Table of contents
1.
Introduction
2.
Basic Idea and Approach 
3.
Implementation in C++
3.1.
Input File
3.2.
Output File
4.
Time Complexity
5.
Space Complexity 
6.
Frequently Asked Questions 
6.1.
What is the need for an external sort algorithm? 
6.2.
How many parameters are given as input?
6.3.
What is the space complexity for external sorting?
6.4.
Why is this algorithm not compatible with online compilers?
6.5.
What is the time complexity for external sorting?
7.
Conclusion
Last Updated: Mar 27, 2024
Hard

What is external sort algorithm?

Author Geetika Dua
0 upvote
Career growth poll
Do you think IIT Guwahati certified course can help you in your career?

Introduction

So what is external sort algorithm?

The external Sorting algorithm is used when a large amount of data is present. This data is so huge that it does not settle in the main memory(Random Access Memory -RAM). So, it has to stay on the hard drive. The hard drive is an external source of memory. 
 

Introduction

We use the hybrid merge sorting technique while working with external sorting. When the sorting phase starts, the chunks of data are read and sorted, then kept in the temporary file for a short period. When the merge phase begins, the system combines these files into one large file.

Basic Idea and Approach 

The following Input is given: 

  • in_file: Name of the input file. in.txt
  • out_file: Name of the output file, out.txt
  • run_sz: Size of a run that can fit in a RAM
  • numWays: Number of runs that we have to merge

Follow these steps to carry out the external sorting:

  • Read the input file so that, at most, run_sz’ elements are read simultaneously. 
  • Use MergeSort to sort the run.
  • Now you should store the sorted array in a file.
  • Merge the sorted files.

Let us now focus on the implementation to understand what is external sort algorithm in a practical way.

+ + +

> TASK INSTRUCTIONS
Edit the external sorting page's passage starting at "Author Geetika Dua" and ending at "So what is external sort algorithm?" so that "poll" becomes "survey", and give that passage back.

+ + +

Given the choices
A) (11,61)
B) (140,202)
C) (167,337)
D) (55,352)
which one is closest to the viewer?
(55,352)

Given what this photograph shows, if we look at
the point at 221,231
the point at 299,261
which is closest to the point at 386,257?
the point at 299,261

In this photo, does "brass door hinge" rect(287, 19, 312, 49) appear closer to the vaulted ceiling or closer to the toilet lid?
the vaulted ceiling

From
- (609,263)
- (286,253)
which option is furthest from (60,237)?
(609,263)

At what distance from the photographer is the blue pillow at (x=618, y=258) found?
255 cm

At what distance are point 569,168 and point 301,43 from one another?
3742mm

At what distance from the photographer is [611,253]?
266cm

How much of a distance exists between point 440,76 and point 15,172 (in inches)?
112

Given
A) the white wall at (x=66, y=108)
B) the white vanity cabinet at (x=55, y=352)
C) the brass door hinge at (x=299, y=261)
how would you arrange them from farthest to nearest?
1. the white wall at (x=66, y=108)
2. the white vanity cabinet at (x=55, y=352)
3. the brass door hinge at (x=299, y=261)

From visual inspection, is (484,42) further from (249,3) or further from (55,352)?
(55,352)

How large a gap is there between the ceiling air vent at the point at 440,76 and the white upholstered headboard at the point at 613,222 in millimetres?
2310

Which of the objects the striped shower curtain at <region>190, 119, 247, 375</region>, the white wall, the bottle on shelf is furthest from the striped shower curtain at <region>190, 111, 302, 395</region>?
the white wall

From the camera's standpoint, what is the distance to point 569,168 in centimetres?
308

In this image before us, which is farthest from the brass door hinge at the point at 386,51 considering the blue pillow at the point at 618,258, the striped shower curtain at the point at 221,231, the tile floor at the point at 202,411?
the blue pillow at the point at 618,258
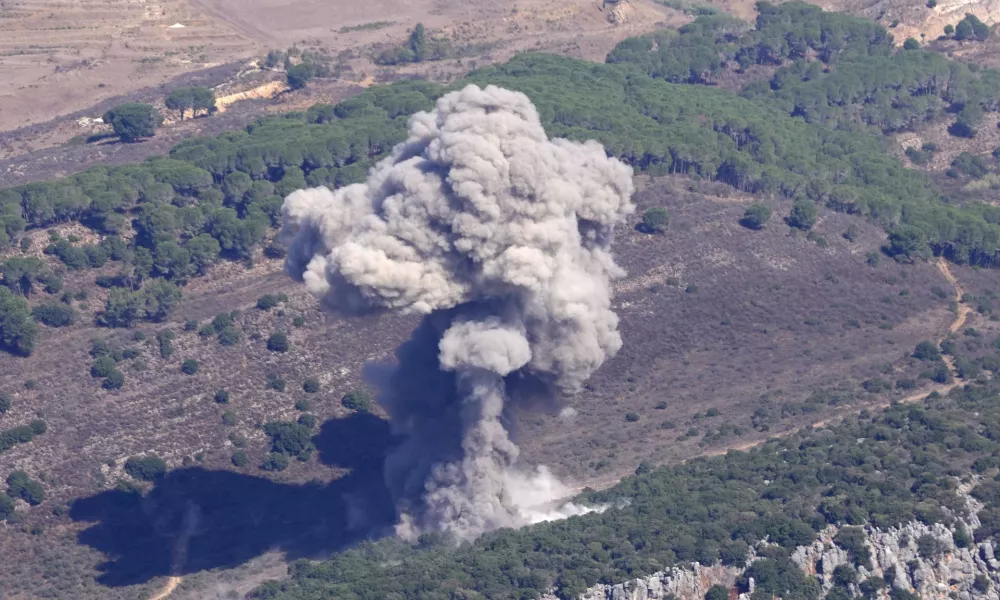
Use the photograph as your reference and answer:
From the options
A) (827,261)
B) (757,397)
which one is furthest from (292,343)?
(827,261)

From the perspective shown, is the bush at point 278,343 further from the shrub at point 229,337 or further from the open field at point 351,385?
the shrub at point 229,337

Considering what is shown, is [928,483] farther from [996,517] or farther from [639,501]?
[639,501]

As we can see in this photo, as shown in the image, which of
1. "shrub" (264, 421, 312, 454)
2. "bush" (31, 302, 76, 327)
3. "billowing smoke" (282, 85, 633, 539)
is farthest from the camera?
"bush" (31, 302, 76, 327)

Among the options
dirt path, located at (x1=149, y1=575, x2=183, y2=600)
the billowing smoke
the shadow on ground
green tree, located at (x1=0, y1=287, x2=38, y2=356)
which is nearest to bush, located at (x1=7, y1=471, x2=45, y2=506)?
the shadow on ground

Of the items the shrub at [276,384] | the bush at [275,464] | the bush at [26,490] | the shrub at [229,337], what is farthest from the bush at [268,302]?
the bush at [26,490]

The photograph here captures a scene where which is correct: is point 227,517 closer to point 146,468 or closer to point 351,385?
point 146,468

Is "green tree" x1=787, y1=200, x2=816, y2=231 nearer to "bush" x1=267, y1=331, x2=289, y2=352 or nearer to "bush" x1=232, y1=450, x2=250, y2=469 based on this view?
"bush" x1=267, y1=331, x2=289, y2=352
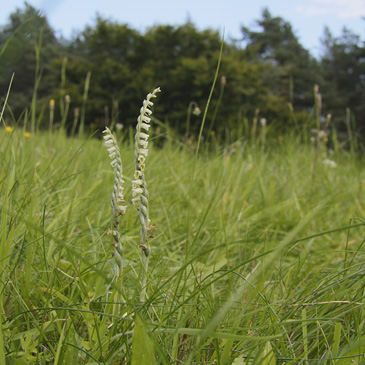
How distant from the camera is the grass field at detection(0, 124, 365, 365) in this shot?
0.76 metres

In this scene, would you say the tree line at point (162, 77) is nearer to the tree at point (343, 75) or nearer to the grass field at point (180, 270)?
the tree at point (343, 75)

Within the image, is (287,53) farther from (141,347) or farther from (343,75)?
(141,347)

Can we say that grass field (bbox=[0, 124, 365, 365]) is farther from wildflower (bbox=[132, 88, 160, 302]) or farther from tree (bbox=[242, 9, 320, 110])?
tree (bbox=[242, 9, 320, 110])

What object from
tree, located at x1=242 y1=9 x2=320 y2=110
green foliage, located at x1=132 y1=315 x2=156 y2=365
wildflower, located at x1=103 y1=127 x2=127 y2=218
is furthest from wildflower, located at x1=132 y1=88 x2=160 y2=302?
tree, located at x1=242 y1=9 x2=320 y2=110

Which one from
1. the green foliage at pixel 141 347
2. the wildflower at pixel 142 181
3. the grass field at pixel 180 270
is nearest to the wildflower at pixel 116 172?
the wildflower at pixel 142 181

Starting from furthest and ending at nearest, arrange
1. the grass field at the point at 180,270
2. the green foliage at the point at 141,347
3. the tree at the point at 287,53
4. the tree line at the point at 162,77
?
the tree at the point at 287,53
the tree line at the point at 162,77
the grass field at the point at 180,270
the green foliage at the point at 141,347

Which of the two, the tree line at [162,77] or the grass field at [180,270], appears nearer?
the grass field at [180,270]

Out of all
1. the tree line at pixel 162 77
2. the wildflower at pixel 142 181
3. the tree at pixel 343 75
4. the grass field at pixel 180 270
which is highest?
the tree at pixel 343 75

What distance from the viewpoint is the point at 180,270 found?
0.68 meters

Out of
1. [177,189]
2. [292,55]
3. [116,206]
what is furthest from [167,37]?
[116,206]

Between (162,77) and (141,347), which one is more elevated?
(162,77)

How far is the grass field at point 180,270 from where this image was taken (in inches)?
30.0

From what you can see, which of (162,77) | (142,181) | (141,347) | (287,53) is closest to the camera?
(141,347)

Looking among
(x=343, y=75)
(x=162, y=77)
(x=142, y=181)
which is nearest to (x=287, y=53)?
(x=343, y=75)
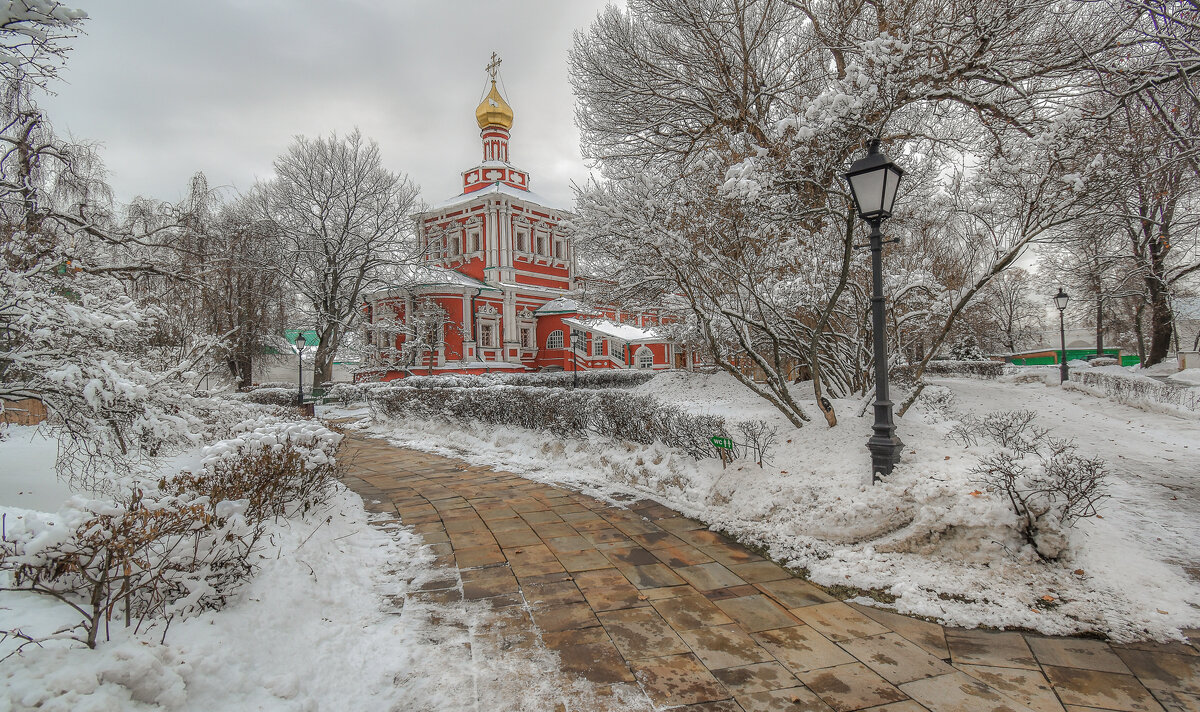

+ + +

> WRITTEN SOLUTION
Author Geetika Dua
0 upvote
Career growth survey
Do you think IIT Guwahati certified course can help you in your career?

Introduction

So what is external sort algorithm?